## Written problem:
Please copy every row below word for word, leaving the pictures out of your answer.

# Start of Dataset rows

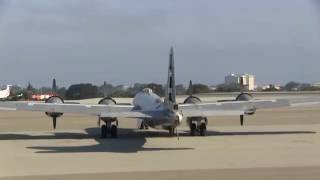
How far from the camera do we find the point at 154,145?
2830 centimetres

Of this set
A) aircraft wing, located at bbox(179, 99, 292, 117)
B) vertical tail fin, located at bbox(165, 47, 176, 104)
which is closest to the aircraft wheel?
aircraft wing, located at bbox(179, 99, 292, 117)

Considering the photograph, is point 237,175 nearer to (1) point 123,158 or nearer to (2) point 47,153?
(1) point 123,158

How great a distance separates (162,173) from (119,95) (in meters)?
49.8

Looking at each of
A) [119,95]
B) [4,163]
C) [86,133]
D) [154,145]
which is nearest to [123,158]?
A: [4,163]

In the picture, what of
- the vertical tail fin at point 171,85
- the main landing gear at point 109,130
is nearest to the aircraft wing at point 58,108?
the main landing gear at point 109,130

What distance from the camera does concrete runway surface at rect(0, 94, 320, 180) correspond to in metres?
17.9

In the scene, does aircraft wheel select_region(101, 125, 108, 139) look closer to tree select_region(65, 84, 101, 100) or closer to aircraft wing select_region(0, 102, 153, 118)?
aircraft wing select_region(0, 102, 153, 118)

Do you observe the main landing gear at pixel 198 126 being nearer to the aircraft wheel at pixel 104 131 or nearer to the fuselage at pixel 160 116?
the fuselage at pixel 160 116

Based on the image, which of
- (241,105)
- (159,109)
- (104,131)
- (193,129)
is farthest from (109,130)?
(241,105)

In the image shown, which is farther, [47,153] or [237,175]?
[47,153]

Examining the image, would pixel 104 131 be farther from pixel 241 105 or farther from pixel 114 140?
pixel 241 105

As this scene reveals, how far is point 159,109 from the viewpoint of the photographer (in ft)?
96.1

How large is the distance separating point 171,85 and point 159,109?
147cm

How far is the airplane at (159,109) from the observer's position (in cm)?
2842
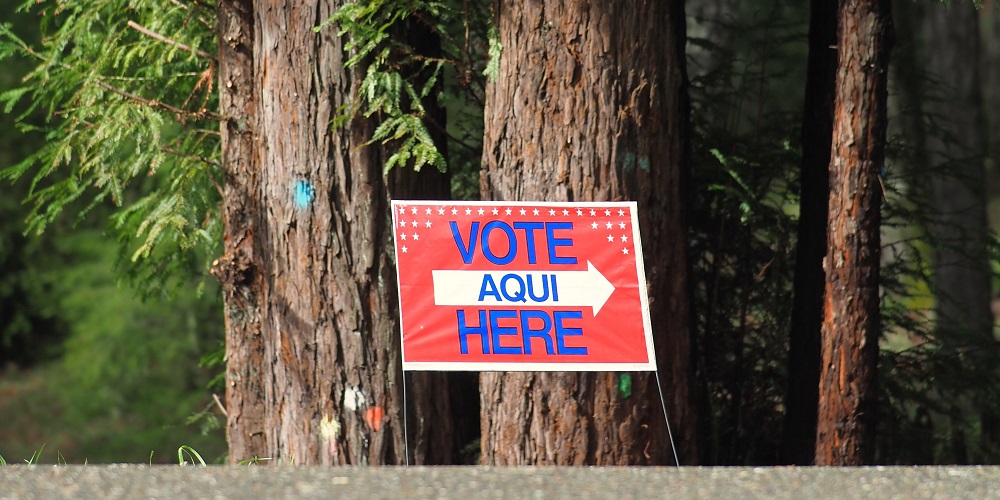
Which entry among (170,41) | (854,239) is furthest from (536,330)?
(170,41)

# End of Dataset rows

## Completed task:
How far from the camera do we find the point at 154,145?
2830 centimetres

Of this set
A) aircraft wing, located at bbox(179, 99, 292, 117)
B) vertical tail fin, located at bbox(165, 47, 176, 104)
which is closest to the aircraft wheel?
aircraft wing, located at bbox(179, 99, 292, 117)

Considering the photograph, is point 237,175 nearer to (1) point 123,158 or nearer to (2) point 47,153?
(1) point 123,158

How great a distance separates (162,173) from (119,95) (in meters)?
49.8

Looking at each of
A) [119,95]
B) [4,163]
C) [86,133]
D) [154,145]
which is nearest to [123,158]?
A: [4,163]

In the picture, what of
- the vertical tail fin at point 171,85
- the main landing gear at point 109,130
is nearest to the aircraft wing at point 58,108?
the main landing gear at point 109,130

What distance from the camera does concrete runway surface at rect(0, 94, 320, 180) correspond to in metres?
17.9

In the scene, does aircraft wheel select_region(101, 125, 108, 139) look closer to tree select_region(65, 84, 101, 100) or closer to aircraft wing select_region(0, 102, 153, 118)?
aircraft wing select_region(0, 102, 153, 118)

Do you observe the main landing gear at pixel 198 126 being nearer to the aircraft wheel at pixel 104 131 or nearer to the fuselage at pixel 160 116?
the fuselage at pixel 160 116

Based on the image, which of
- (241,105)
- (159,109)
- (104,131)
- (193,129)
is farthest from (109,130)?
(241,105)

In the image shown, which is farther, [47,153] or [237,175]?
[47,153]

Examining the image, would pixel 104 131 be farther from pixel 241 105 or farther from pixel 114 140?
pixel 241 105

As this scene reveals, how far is point 159,109 from the viewpoint of the photographer (in ft)?
96.1

How large is the distance separating point 171,85 and point 159,109?
147cm

How far is the airplane at (159,109) from the observer's position (in cm)?
2842
Which entry among (170,41) | (854,239) is furthest from (536,330)?
(170,41)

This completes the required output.